I'm aware of the guidelines. I've been here for years and such tiny dabs of sarcasm have never been an issue before. If we're not all grown up enough here to handle a basic "oh, great" then that's a sad state of affairs. Guess I'll write every comment like a college thesis statement from now on.
It always seems like "tiny dabs" when we're the one producing it, but I guarantee you that it doesn't feel that way to everyone else. Perhaps the majority don't care, but at least in the long tail, a bunch will, and some of those will get activated enough to lash back. The reason we ask people not to post like that isn't because we think it's somehow wrong in itself. It's simply because the quality of the lash-backs is so low, and they lead to even worse. That's why we got https://news.ycombinator.com/item?id=22021528 and so on.
In that way, each user here is partly responsible for the quality of the replies they get. If we want to have a good community in the long run, we have to learn to edit out gratuitous provocation.
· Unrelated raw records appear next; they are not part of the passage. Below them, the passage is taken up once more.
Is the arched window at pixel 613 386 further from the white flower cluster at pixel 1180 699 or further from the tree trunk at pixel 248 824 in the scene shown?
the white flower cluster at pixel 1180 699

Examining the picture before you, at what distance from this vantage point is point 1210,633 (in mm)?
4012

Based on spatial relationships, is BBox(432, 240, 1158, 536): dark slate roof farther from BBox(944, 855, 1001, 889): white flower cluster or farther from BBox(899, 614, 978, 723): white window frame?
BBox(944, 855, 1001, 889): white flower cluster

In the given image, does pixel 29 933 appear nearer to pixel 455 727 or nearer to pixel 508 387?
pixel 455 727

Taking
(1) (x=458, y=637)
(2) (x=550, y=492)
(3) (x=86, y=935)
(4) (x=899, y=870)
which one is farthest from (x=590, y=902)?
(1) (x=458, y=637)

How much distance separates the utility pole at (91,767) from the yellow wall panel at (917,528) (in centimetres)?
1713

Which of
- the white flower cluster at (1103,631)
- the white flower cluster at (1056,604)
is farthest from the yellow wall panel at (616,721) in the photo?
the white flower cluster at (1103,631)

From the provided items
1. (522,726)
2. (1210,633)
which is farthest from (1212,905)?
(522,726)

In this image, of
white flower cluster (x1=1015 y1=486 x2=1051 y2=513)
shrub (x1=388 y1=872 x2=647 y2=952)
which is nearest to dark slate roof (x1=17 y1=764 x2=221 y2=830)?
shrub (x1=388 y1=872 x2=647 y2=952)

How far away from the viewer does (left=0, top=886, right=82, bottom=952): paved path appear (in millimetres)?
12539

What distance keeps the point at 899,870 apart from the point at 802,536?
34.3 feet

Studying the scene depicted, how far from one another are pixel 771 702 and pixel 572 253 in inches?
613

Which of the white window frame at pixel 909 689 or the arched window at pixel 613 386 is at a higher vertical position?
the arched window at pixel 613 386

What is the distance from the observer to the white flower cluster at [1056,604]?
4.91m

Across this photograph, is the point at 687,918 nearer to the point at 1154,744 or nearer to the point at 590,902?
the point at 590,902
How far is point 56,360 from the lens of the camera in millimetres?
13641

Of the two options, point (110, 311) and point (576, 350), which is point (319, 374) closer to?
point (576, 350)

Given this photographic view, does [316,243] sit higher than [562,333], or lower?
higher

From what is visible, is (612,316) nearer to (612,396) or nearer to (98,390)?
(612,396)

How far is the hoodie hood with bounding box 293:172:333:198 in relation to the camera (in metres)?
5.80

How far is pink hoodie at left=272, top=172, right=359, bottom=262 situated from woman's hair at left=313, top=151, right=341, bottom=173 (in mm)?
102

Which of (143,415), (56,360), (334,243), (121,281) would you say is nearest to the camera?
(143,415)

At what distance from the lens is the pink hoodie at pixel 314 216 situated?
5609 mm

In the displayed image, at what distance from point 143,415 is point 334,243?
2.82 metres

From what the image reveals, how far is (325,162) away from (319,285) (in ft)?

I drive in smallish city. I never drive more than ten minutes for a ride. This means that at night (when I'm the only one on the road) some people don't get rides. I know it would be nice if we had people who could drive around on their own dime and give everybody rides, unfortunately that does not exist. I will happily go anywhere in a city where a ride will be worth my time and effort. We could increase the cost of short rides and pay the drivers (and charge the drivers) for the time spent driving to the rides. Then the drivers will come.
However, you are asking that drivers be willing to take 40 minutes out of their day to make 3 dollars. These drivers often barely make it by as it is. That is neither profitable or sustainable.
Subsidizing a small portion of the user base in the name of fairness is certainly sustainable, as it already was before. I get you don't like making a few less dollars in the day but society works better when we help each other out a bit and I don't think people should suddenly start having to pay an extra transportation tax for the zip code they live in.
Why? One does pay more for a metro ticket in area 9 compared to area 3. And metros are usually as subsidised as it gets. Also the cost/rent of an apartment in area 9 is less than one in area 3.
The guy that your parent post is responding to us the guy responsible for refusing rides, in this instance, not Uber.
The point is with this change it is no longer like “complaining to the customer service rep” it is now a whole lot more like “complaining to the independent contractor that his policy is exclusionary”, despite the fact that his contracting agency clearly wishes it weren’t, which is why they hid that information from the ‘contractor’ in the first place.
Or how about instead of eroding the user experience to allow Uber to continue to take advantage of the fiction of the drivers being "independent contractors", the state does what it should and enforce minimum conditions, including a minimum wage?